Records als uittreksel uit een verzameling
-- -- --

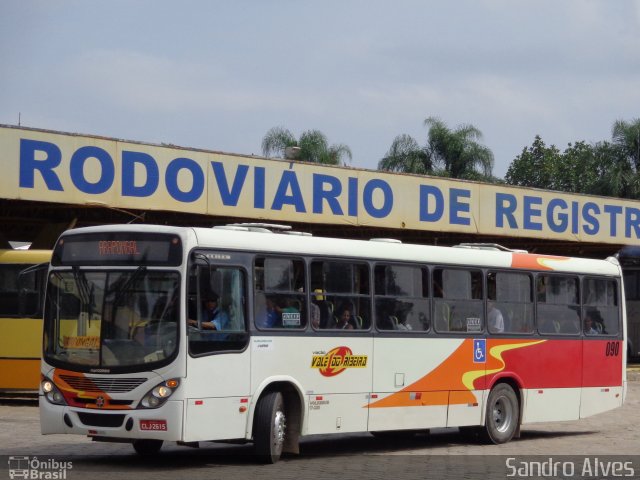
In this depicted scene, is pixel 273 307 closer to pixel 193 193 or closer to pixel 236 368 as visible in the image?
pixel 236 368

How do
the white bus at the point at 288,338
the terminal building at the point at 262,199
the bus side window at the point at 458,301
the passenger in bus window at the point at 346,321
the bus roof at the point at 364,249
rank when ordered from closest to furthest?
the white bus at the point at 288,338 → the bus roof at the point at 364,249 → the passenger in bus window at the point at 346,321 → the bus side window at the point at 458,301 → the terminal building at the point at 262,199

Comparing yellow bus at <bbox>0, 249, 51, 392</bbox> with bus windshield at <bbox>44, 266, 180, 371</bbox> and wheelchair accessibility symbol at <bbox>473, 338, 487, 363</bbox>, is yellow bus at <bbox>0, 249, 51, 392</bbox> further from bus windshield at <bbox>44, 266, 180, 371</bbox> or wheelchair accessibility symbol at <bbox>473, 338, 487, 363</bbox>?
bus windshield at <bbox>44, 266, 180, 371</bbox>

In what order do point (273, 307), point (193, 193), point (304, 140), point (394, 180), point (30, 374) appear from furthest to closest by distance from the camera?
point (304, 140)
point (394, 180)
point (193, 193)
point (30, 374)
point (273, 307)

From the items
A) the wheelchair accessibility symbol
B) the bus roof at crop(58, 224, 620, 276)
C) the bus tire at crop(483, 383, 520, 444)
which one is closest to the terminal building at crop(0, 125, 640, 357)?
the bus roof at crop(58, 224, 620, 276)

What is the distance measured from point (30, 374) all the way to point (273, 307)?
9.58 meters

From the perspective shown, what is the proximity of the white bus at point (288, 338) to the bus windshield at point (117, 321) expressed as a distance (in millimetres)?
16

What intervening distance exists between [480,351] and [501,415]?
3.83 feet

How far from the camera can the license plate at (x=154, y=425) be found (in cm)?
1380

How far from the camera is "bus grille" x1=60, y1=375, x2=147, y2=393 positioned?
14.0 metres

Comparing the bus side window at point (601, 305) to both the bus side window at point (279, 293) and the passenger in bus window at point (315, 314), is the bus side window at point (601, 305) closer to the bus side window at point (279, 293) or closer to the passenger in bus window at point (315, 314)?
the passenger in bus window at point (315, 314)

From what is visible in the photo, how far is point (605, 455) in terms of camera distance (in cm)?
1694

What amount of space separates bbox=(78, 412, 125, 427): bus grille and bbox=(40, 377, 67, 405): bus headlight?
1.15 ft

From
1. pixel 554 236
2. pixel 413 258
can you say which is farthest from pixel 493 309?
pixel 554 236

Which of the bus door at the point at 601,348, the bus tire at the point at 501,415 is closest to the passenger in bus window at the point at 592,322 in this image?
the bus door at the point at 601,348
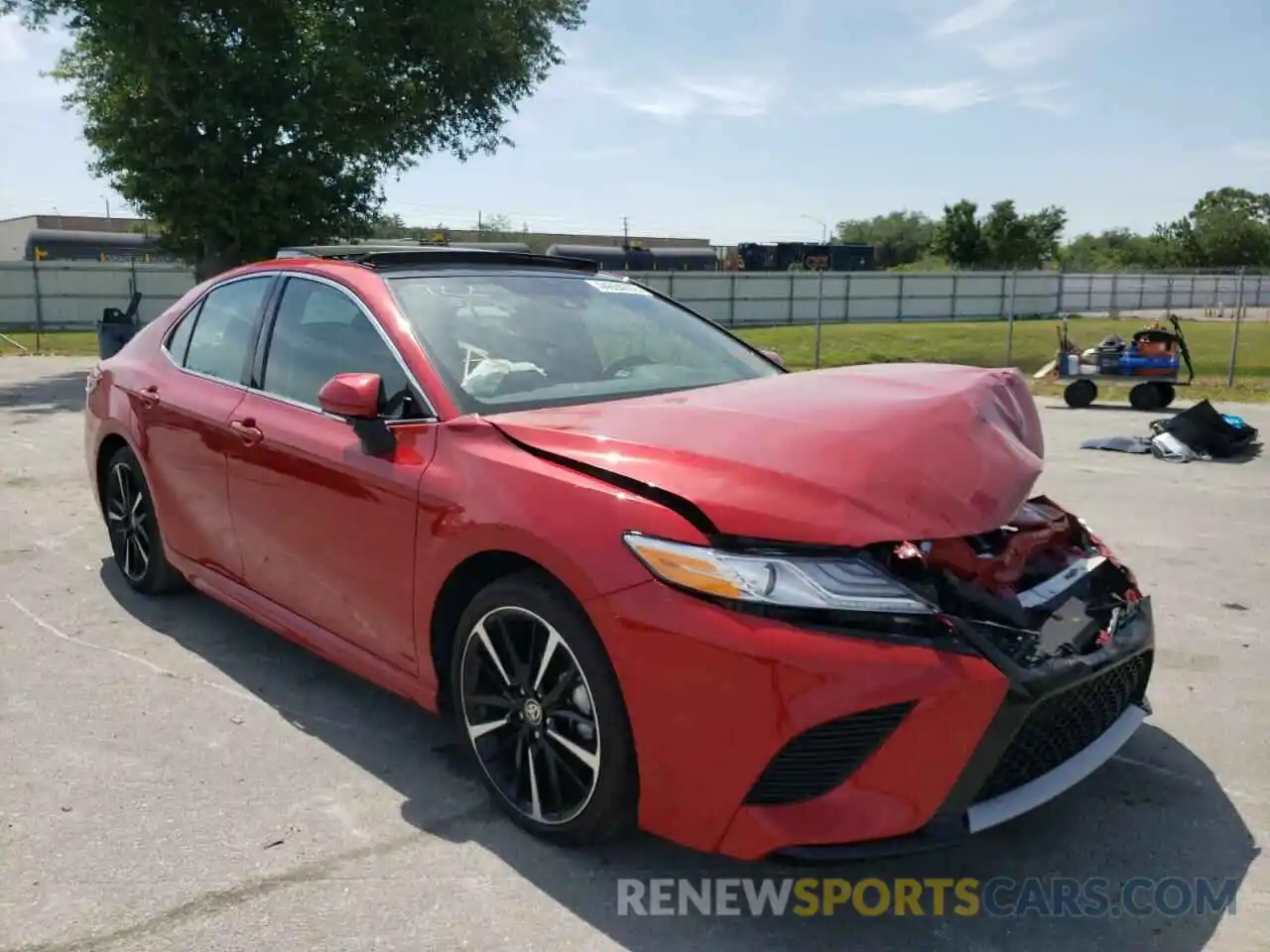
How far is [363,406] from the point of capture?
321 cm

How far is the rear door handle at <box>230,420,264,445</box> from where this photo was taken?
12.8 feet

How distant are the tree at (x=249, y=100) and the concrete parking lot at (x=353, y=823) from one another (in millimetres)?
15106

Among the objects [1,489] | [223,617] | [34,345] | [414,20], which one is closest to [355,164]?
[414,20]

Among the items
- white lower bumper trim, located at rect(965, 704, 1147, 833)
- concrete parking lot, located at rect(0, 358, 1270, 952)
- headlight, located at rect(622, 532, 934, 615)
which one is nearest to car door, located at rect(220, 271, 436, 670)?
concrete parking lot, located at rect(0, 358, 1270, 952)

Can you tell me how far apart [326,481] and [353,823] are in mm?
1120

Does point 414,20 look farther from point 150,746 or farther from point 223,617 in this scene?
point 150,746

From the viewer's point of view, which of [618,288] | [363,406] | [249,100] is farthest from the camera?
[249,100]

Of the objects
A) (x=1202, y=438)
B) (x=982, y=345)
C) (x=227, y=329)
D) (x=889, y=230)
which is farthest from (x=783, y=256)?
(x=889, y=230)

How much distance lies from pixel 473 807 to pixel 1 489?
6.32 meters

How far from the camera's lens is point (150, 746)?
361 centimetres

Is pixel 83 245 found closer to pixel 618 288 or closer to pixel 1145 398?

-- -- --

▸ **OPDRACHTOMSCHRIJVING**
Zet alles vanaf de regel met "Of the objects" tot en met het einde van de lijst hierboven om in een JSON-lijst van strings, met één string per regel en zonder lege regels.

▸ **UITVOER**
[
  "Of the objects",
  "A) (x=1202, y=438)",
  "B) (x=982, y=345)",
  "C) (x=227, y=329)",
  "D) (x=889, y=230)",
  "which is farthest from (x=783, y=256)?",
  "(x=889, y=230)",
  "How much distance lies from pixel 473 807 to pixel 1 489?",
  "6.32 meters",
  "How far from the camera's lens is point (150, 746)?",
  "361 centimetres",
  "Is pixel 83 245 found closer to pixel 618 288 or closer to pixel 1145 398?"
]